Shipments came in at 396 megawatts and 17 percent gross margins.

For many solar firms (Suntech, SunPower, Q-Cells, First Solar, JA Solar, etc.) and their investors, the second quarter and first half of 2011 could not have ended soon enough. The common refrain was that high inventories, plus a lack of transparency in German and Italian policy impacted share price, ASPs, profit, and revenue.  An additional theme was that North American utility deployments and small-scale systems in Europe were going to be the star of the second half of 2011 and the savior of the industry this year.

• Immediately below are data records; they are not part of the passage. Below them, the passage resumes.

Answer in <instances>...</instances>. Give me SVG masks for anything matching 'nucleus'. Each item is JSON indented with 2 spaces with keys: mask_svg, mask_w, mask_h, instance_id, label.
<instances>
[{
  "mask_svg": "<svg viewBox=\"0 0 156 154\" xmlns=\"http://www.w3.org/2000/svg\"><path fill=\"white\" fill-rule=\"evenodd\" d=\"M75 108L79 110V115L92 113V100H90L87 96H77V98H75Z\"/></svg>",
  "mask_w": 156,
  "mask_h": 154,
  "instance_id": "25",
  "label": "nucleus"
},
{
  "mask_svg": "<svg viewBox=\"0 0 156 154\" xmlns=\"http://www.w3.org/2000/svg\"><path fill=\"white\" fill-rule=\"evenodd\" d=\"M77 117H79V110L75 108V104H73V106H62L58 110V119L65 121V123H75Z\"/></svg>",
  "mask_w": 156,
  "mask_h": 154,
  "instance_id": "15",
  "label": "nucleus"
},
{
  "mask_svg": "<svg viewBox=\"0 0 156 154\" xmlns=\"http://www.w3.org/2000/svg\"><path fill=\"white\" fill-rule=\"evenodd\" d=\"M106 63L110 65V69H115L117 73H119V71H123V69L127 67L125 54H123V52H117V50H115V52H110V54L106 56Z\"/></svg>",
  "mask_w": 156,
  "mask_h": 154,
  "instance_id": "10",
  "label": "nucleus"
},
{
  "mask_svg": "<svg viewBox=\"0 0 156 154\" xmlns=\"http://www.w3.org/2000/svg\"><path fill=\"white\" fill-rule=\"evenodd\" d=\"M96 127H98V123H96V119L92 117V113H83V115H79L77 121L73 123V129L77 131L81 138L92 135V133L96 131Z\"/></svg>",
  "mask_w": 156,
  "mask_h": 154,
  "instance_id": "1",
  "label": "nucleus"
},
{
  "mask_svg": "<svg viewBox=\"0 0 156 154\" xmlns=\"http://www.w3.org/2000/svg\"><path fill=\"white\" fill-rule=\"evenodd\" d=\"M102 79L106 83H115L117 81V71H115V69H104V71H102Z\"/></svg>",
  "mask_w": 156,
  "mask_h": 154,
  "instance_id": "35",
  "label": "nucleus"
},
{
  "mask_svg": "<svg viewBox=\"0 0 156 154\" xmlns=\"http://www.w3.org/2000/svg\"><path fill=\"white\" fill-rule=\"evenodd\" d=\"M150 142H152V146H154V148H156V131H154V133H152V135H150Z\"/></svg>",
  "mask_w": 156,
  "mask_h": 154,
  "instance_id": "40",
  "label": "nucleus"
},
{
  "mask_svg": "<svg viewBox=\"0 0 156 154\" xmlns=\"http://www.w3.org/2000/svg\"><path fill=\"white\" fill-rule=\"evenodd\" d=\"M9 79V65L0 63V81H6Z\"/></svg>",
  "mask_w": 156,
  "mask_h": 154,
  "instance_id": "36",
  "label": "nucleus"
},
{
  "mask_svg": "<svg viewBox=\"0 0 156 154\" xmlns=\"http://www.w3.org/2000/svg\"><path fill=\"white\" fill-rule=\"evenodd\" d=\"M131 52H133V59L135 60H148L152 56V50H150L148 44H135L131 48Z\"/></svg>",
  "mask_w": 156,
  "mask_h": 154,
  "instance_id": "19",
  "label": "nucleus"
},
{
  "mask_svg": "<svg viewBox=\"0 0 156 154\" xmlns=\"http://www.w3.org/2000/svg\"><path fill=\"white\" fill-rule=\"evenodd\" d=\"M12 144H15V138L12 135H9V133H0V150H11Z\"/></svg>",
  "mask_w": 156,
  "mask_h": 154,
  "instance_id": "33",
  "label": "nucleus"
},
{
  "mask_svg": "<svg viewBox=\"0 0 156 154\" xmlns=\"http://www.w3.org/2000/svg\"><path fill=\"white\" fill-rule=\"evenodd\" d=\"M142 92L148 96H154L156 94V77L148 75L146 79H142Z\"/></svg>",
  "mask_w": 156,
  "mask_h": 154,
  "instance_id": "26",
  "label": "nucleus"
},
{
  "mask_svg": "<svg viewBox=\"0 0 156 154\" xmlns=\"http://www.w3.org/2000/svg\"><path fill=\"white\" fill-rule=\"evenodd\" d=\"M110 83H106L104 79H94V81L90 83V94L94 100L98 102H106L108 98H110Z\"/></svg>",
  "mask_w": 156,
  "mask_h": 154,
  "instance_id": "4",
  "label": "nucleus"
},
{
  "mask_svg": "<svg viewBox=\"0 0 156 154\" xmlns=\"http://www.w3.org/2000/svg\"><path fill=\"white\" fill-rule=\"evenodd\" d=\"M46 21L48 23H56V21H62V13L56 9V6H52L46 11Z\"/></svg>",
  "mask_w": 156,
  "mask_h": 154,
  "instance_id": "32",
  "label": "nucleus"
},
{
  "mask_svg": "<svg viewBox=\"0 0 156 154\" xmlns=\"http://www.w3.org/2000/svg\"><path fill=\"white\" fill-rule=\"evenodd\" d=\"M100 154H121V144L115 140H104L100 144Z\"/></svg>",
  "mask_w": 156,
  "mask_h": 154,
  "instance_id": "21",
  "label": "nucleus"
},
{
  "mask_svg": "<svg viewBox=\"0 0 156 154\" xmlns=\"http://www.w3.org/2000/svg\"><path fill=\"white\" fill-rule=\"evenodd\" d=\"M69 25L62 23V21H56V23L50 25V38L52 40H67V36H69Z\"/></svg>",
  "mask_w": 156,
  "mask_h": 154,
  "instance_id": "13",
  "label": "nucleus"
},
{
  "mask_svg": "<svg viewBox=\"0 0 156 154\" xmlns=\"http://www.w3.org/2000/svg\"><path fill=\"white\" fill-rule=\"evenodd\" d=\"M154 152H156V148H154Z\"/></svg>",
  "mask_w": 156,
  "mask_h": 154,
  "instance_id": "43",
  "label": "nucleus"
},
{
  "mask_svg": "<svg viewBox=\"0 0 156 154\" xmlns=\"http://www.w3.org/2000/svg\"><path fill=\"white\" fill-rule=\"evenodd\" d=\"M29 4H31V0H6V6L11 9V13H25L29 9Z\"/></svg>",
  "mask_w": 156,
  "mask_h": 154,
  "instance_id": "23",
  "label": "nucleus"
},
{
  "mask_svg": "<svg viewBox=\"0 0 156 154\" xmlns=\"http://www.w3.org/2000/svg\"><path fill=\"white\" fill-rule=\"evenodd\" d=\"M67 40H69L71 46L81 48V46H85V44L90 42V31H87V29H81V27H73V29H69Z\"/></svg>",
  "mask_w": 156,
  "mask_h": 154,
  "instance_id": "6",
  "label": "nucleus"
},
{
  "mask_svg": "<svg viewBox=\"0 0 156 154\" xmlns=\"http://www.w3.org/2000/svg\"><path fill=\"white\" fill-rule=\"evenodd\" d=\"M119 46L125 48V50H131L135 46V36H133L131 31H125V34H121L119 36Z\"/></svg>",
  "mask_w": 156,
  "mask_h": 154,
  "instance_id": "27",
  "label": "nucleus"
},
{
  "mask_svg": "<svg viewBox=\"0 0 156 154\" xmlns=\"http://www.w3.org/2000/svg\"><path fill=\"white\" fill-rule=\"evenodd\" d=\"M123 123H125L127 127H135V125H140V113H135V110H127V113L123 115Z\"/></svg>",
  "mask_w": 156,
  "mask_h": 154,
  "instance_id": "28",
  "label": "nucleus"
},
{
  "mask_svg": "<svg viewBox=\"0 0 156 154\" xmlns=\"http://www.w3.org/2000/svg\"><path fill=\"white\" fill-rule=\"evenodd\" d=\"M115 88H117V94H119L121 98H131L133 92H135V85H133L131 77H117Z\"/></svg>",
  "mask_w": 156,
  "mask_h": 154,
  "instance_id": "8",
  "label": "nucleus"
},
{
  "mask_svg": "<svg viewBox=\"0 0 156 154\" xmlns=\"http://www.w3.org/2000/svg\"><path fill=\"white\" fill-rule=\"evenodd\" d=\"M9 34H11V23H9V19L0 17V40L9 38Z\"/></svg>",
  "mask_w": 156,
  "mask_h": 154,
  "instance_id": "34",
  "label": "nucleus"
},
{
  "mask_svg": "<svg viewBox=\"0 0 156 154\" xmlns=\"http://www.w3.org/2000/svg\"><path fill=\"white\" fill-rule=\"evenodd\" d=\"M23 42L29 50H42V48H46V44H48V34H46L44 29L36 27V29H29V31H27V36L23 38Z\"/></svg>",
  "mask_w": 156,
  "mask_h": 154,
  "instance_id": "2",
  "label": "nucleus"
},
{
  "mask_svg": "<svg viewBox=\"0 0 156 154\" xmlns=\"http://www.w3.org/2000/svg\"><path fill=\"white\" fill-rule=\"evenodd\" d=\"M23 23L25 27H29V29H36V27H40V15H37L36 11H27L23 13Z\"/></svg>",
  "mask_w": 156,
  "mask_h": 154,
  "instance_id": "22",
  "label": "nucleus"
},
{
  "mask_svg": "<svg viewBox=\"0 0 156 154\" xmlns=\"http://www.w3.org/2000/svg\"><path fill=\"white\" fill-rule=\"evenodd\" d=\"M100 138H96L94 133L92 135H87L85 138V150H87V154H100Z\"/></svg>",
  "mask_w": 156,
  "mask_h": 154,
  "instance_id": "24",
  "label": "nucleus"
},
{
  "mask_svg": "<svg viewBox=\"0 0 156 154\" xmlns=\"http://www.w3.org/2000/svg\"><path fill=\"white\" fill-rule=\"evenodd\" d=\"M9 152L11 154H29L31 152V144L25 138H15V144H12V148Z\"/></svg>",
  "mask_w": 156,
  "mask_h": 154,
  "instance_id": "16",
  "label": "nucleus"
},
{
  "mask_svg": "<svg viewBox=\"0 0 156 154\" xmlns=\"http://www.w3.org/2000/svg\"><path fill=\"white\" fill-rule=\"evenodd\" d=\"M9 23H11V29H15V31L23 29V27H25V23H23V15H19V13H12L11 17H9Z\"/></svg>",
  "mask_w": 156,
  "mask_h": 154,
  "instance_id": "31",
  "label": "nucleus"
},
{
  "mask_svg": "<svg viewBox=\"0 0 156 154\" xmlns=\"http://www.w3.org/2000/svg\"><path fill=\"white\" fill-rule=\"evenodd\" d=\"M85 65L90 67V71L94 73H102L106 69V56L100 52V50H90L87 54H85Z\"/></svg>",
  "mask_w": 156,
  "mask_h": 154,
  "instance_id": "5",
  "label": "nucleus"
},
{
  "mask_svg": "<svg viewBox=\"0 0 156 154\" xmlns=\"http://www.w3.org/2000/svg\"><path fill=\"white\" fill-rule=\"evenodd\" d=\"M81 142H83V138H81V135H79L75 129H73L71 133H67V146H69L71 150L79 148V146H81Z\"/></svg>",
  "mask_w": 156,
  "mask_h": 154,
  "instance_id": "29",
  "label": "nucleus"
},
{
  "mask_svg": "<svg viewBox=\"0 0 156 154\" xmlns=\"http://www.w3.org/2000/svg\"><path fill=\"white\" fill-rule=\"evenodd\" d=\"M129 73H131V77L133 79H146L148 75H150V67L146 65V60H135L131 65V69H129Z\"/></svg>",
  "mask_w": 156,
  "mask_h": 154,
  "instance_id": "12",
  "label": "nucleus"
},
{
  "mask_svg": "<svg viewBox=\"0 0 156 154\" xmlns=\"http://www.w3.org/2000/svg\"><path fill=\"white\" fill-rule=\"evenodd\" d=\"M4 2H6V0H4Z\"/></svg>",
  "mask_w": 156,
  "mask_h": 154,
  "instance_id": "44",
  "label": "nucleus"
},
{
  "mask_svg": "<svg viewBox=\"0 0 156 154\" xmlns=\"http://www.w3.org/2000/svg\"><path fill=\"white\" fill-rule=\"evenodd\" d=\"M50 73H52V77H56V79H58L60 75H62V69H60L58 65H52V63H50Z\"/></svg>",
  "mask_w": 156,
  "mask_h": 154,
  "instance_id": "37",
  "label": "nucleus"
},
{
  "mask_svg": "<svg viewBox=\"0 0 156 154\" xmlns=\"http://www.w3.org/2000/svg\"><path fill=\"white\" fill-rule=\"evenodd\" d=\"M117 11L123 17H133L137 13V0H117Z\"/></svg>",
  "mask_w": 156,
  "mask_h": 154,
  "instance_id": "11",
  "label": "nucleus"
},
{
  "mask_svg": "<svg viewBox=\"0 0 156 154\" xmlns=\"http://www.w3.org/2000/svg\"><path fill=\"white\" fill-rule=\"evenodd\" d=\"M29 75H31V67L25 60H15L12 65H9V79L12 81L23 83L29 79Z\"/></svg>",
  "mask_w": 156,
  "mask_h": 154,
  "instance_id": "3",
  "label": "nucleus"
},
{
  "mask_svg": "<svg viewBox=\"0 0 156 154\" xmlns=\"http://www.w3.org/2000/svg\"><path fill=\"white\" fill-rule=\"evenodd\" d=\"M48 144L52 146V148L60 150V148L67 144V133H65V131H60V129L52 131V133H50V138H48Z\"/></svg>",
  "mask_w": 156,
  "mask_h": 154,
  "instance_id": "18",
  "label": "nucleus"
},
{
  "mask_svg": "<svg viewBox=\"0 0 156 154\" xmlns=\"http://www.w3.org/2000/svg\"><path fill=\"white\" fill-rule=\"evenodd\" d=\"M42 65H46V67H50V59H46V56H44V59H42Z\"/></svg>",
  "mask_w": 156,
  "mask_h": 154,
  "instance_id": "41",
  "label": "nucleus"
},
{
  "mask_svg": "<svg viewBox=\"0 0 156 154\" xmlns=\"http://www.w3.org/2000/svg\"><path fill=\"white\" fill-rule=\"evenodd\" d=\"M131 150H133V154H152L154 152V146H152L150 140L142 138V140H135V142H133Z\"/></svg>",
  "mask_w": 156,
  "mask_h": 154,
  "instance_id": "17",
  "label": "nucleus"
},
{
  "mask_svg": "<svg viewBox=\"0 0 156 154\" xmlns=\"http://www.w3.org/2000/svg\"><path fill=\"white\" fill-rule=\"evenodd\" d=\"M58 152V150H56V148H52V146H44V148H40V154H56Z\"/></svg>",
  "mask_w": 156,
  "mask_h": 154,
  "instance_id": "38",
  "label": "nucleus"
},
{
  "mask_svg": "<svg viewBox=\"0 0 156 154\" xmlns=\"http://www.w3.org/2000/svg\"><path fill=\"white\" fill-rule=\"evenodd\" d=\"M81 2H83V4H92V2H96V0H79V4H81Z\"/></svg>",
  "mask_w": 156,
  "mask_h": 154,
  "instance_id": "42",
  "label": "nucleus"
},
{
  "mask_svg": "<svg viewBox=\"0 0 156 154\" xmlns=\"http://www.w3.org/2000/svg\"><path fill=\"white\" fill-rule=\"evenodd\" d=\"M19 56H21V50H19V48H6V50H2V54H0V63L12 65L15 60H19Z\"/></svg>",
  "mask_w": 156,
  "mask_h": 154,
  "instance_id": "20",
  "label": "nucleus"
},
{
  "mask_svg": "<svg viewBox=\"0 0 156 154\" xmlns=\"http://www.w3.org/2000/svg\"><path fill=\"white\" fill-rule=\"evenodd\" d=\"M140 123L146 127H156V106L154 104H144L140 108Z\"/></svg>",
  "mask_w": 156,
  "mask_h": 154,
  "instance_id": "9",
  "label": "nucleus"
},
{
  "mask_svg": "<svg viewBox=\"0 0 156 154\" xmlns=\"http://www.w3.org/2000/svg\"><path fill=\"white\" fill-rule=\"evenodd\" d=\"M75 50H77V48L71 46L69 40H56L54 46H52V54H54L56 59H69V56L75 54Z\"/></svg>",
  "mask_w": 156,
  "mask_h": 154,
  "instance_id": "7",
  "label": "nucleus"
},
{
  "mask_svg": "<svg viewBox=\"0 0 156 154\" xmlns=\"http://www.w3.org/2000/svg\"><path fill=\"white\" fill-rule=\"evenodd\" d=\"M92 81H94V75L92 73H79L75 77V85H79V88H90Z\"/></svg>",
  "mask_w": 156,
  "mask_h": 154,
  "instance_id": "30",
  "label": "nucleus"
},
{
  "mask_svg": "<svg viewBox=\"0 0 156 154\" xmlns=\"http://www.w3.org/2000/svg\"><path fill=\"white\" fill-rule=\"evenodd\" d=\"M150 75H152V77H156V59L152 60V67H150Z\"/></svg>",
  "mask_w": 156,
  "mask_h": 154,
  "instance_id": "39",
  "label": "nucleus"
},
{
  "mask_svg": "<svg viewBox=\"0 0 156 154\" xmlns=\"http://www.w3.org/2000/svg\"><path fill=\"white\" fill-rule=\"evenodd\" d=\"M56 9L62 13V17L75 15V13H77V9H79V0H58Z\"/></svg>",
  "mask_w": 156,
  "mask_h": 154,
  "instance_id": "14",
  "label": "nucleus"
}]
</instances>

There is some hope for improvement in the second half, but the solar industry is still faced with steadily dropping ASPs and painfully compressed margins.

Trina had its highest volume quarter in its history, but despite having margins above 30 percent for all of 2010, the firm's margins almost halved this year and second-quarter margins came in at 17 percent. The pressure on margins will not let up in the third quarter, when the company expects gross margins in the mid-to-high teens.

Trina's third quarter guidance is to ship between 480 megawatts and 520 megawatts of solar modules with gross margins in the "high teens."

Shipment guidance for full-year 2011 was maintained at 1.75 gigawatts to 1.80 gigawatts.

Here are the highlights from this morning's earnings call, according to the press release and call:

The lure of the Chinese feed-in tariff continues. Yesterday Suntech said they expect China to be a "multi-gigawatt market" in 2012.



Trina said, "We are very encouraged by China's solar feed-in tariff updates announced on August 1, which we believe reflect the improved economics and efficiency of solar energy. Since our recently announced agreements to supply two large-scale solar projects in Qinghai, we have seen increased opportunities to expand our domestic shipment allocations as the market expands."